● **Text passage**:
# Termination knot, siezing vs splices.



## pdqdl (Aug 25, 2009)

There have been a number of posts recently on whipping beeline, splicing beeline, knots failing (Close Call!), and general curiosity about this rope. It is a singularly tough little rope, you can't melt it even if you put a blowtorch on it.

Splicing is difficult for tress cords done with Beeline, because a double braid class II splice requires (using conventional instructions) such a deep insertion that it cannot be effectively done on a short tress cord or prussic loop (splices are pretty easy on longer sections of rope). Installing locking brummels in the commercially spliced loops apparently compensates for the shorter core bury. It helps that a splice is so neat and tidy in a climbing rig, compared to big bulky knots. Unfortunately, the buried tail of the splices also stiffen the rope, so splices don't work as effectively for a friction hitch as just tying the rope to the carabiner.

Some knots are nearly infallible. Then there is the occasional report of a failed knot, and we all start to question the equipment we are using. Soooo....I have what I think is a solution. I have every confidence that you guys will give me all the feedback required to determine if this is a good method of attaching a prussic loop to a carabiner for a friction hitch or to d-rings as a bridge: Add seizing to the tail to secure it permanently.

Use a double (or triple) fisherman knot, leaving a 1"-2" tail, with several easy additional steps:

1 Secure the cover to the core on both ends with cross stitching, per the maker's instructions.
2. Tie your knots, carefully setting and loading to make sure that they are just the way you want them. Be sure to leave the loop around the carabiner loose enough to allow removal of the carabiner when in use.
3. Cross stitch and then whip the tail to the loaded leg of the prussic loop. By securing the tail, you prevent the knot from creeping “untied” before it is detected, much like a stopper knot. A stopper knot might be better, but there is little room on the setup for all those knots.
Photo's below.

● **Provided data**:
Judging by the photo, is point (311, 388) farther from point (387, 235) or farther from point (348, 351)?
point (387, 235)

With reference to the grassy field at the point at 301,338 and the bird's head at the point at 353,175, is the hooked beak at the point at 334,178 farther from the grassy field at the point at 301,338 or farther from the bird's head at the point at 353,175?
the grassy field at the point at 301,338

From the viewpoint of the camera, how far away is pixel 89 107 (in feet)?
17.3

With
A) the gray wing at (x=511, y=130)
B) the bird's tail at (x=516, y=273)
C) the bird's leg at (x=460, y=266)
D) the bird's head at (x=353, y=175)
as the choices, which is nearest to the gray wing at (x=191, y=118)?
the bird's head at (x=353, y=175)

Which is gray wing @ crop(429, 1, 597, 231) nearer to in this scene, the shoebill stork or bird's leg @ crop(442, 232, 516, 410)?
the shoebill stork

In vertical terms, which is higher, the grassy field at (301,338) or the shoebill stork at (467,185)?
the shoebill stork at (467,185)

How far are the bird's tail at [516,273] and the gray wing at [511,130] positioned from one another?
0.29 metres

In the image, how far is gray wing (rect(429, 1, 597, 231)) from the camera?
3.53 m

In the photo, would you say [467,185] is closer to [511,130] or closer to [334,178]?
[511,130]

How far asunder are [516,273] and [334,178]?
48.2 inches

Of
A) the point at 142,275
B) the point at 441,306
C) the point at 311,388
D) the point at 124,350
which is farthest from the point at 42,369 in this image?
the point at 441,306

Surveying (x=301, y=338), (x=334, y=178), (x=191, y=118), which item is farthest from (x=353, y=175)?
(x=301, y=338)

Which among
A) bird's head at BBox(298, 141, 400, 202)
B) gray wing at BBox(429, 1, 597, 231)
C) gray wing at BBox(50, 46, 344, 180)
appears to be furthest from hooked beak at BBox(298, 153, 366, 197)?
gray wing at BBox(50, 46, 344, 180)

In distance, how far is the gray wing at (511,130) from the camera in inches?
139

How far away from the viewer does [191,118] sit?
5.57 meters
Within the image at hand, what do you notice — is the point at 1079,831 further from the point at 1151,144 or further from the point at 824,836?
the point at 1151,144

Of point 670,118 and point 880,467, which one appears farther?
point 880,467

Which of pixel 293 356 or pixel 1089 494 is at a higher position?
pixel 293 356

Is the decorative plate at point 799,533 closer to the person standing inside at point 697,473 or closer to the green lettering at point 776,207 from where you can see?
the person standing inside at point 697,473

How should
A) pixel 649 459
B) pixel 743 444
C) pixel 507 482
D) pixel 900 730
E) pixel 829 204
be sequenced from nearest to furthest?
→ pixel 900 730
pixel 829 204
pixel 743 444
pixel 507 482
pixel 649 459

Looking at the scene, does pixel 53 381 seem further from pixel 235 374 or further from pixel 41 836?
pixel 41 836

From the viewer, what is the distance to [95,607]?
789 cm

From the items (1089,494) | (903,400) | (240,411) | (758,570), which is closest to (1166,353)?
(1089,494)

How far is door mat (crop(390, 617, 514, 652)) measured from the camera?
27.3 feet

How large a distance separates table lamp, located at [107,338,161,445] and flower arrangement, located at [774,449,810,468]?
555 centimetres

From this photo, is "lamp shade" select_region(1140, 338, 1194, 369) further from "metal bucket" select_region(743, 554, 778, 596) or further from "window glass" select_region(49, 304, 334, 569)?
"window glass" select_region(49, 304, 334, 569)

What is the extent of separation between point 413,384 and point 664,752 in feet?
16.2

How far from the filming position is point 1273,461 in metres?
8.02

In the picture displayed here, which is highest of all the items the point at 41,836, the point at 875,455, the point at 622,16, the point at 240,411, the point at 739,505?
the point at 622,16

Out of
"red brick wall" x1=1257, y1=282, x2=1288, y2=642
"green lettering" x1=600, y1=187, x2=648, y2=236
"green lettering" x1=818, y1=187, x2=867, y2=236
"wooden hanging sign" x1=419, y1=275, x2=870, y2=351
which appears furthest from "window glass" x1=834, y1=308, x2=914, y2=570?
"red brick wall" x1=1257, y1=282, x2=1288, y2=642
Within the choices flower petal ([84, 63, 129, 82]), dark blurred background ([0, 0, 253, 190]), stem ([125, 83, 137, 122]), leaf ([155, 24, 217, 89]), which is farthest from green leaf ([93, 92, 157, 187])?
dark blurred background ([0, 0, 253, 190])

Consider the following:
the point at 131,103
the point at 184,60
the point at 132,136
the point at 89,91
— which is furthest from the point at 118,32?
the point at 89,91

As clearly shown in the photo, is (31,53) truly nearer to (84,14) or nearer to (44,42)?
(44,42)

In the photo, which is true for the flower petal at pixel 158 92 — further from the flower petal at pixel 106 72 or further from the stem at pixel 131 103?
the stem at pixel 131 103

● **Requirements**:
1) Can you repeat the post on Beeline rope from "3. Cross stitch" to "Photo's below."?
2) Please answer these from the post on Beeline rope:
(a) What tool does the post say cannot melt the rope?
(b) How long a tail should the double or triple fisherman knot leave?
(c) What does securing the tail prevent the knot from doing before it is detected?
The data has nothing to do with the post on Beeline rope.

● **Exercise solutions**:
1)
3. Cross stitch and then whip the tail to the loaded leg of the prussic loop. By securing the tail, you prevent the knot from creeping “untied” before it is detected, much like a stopper knot. A stopper knot might be better, but there is little room on the setup for all those knots.
Photo's below.

2)
(a) A blowtorch.
(b) 1"-2".
(c) Creeping "untied."